Teaching Your Computer To Read With Machine Learning

Jupyter Notebook and prototype can be found in the project repository on GitHub.

The Problem

In today’s instant gratification paradigm product documentation is getting replaced with YouTube videos and support calls. The willingness to understand is becoming a lost art. Technical products that require lengthy documentation are struggling to educate their customers. This results in frustration on both ends. I propose that we can supplement this documentation with a well-trained chatbot interface which would increase customer understanding by getting directly to the information they are looking for in a conversational way. Getting a chatbot to find documentation is simple enough, getting it to generalize well on new data is a challenge worth researching.

I envision scanning a document using my smartphone, asking its digital assistant questions about the document, and having it reply as an expert on the subject. This requires an enormous amount of computational power and the clever use of natural language processing. To start our experiment, let’s first limit the success criteria to reading in Wikipedia articles and telling us if the article supports a true or false statement provided by us, the user.

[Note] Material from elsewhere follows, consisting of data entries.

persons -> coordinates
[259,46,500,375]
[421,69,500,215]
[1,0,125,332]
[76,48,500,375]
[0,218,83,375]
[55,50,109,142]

There are several parts to this chatbot. First, it’s going to have to be trained on natural language, then read in a document, and last the user’s input. Now work backwards using the chatbot’s understanding of language to search the read in document for similarities to the user input. If it finds the user input is similar enough to parts of the article, it will return true. For testing purposes, we need an article that contains information that is not too subjective so that there is little debate if the user’s input actually is true or false.

The Rules of Chess

I have chosen to use the “Rules of Chess” Wikipedia article for this purpose. Once the article is read in and processed, we can investigate how the chatbot will gain meaning from it. Once all the stop words are removed, we can begin processing. The task of processing an article involves something called tokenization. Tokenization cuts up the article into pieces called tokens. The relationship of these tokens can be measured by various algorithms.

Word tokens as a word cloud generated from Wikipedia’s “Rules of Chess” article and processed for NLP.

Developing our Model

One such algorithm is the ngrams algorithm. This counts how many times a token appears in an article. Based on the word cloud, if we give the ngrams algorithm the word “move” it will be sure to return an integer symbolizing how many times that word appears. Now tokens don’t have to be a single word, they can also be two words, three words, up to “n” words. My thought was we could assign weights to tokens with more words in them because they tend to happen less often and represent a relevant statement. This algorithm works well for a basic search engine, but what about finding meaning in the words? That is where Gensim’s Word2Vec model comes in. Word2Vec calculates a word vector based on the other words that appear around them. This is the part of our strategy that requires a lot of data and power.

Instead of training the model from scratch, we will use a pre-trained model from Google. This model was trained on over 100 billion words and likely will give us better results. Unfortunately, there is not the same option for the looping ngrams model. Once the model is equipped with data, we need to find the right parameters. To avoid burning up my notebook, we are going to use a random search on Google’s Cloud Console to run a compute engine virtual machine. Even with cannibalizing training data for a faster performance, it took nearly 17 hours to test 100 iterations of random parameters. The results of the random search are listed below with an accuracy score just barely touching 80%.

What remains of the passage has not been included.